-- begin Text excerpt --
UNITED STATES
SECURITIES AND EXCHANGE COMMISSION
WASHINGTON, D.C. 20549
FORM 8-K
CURRENT REPORT
Pursuant to Section 13 or 15 (d) of the
Securities Exchange Act of 1934
January 7, 2003
Date of Report (date of earliest event reported)
ASIA PREMIUM TELEVISION GROUP, INC
(FORMERLY GTM HOLDINGS, INC)
Exact name of registrant as specified in its charter
Nevada | 033-33263 | 62-1407521 |
State of Incorporation | Commission File Number | IRS Employer |
Shui on Centre 34th Floor, 628 Harbour Road, Wan Chai, Hong Kong
Address of Principle Executive Office, Including Zip Code
(852) 2915-2100
Registrant's Telephone Number, Including Area Code
Item 2
Acquisition or Disposition of Assets
As reported in Form 8-K, on November 6, 2002, the Company on October 22, 2002 entered into a Common Stock Purchase agreement with Asia East Investments Limited and with Sun Media Group Holdings Limited and a Common Stock and Asset Purchase Agreement with American Overseas Investment Co Ltd, American Overseas Real Estate Investment Company Limited, Hong Kong Pride Investment Ltd and with Mr. William A. Fisher. The final payment of $250,000 to complete the transaction was to have occurred on December 6, 2002 but was postponed. On December 23, 2002, the Company received the final payment, which completed the transaction as described in the Common Stock Purchase Agreements that were included as Exhibit 9.91, 99.2, 99.3 in the previously filed 8-K on November 6, 2002.
-- end Text excerpt --
-- begin Dataset rows --
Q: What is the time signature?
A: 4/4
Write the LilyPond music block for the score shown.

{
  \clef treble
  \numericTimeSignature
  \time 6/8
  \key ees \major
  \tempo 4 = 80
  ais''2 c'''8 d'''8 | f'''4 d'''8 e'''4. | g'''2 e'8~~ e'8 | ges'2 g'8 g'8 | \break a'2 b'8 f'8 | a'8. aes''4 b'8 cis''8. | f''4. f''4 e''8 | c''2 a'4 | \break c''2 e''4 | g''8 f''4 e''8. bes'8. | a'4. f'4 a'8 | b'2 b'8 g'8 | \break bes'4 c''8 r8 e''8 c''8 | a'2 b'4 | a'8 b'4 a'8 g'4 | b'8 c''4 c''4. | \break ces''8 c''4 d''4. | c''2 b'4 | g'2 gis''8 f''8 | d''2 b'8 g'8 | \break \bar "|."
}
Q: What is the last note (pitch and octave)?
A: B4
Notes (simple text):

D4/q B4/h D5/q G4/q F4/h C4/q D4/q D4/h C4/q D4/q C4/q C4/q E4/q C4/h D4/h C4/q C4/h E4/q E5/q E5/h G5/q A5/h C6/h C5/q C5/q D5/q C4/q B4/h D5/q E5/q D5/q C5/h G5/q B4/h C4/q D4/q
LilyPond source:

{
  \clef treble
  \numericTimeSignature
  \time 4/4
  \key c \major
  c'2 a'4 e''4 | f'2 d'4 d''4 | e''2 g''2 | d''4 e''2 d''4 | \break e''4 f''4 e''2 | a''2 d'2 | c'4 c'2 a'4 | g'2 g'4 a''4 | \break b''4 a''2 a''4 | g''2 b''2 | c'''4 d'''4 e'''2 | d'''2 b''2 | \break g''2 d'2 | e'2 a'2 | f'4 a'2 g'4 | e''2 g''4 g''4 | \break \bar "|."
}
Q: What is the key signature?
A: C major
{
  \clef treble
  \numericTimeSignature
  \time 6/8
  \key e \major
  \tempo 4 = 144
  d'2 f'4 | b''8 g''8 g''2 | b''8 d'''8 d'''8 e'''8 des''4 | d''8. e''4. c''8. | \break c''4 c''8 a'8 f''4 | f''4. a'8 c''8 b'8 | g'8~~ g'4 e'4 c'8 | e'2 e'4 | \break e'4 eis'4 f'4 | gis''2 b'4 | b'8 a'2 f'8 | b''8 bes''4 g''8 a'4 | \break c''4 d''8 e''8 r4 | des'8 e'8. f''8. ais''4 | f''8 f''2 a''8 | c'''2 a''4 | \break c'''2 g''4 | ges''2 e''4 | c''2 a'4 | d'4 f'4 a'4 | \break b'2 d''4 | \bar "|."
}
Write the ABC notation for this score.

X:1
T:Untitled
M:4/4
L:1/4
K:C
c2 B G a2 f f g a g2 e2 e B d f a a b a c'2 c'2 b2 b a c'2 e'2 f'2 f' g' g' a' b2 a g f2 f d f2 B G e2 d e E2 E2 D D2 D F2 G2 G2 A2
-- end Dataset rows --
● **What the task requires**
Reproduce verbatim the portion of the Form 8-K filing above that opens with the words containing "UNITED STATES" and closes with "GTM HOLDINGS, INC)".

● **Task result**
UNITED STATES
SECURITIES AND EXCHANGE COMMISSION
WASHINGTON, D.C. 20549
FORM 8-K
CURRENT REPORT
Pursuant to Section 13 or 15 (d) of the
Securities Exchange Act of 1934
January 7, 2003
Date of Report (date of earliest event reported)
ASIA PREMIUM TELEVISION GROUP, INC
(FORMERLY GTM HOLDINGS, INC)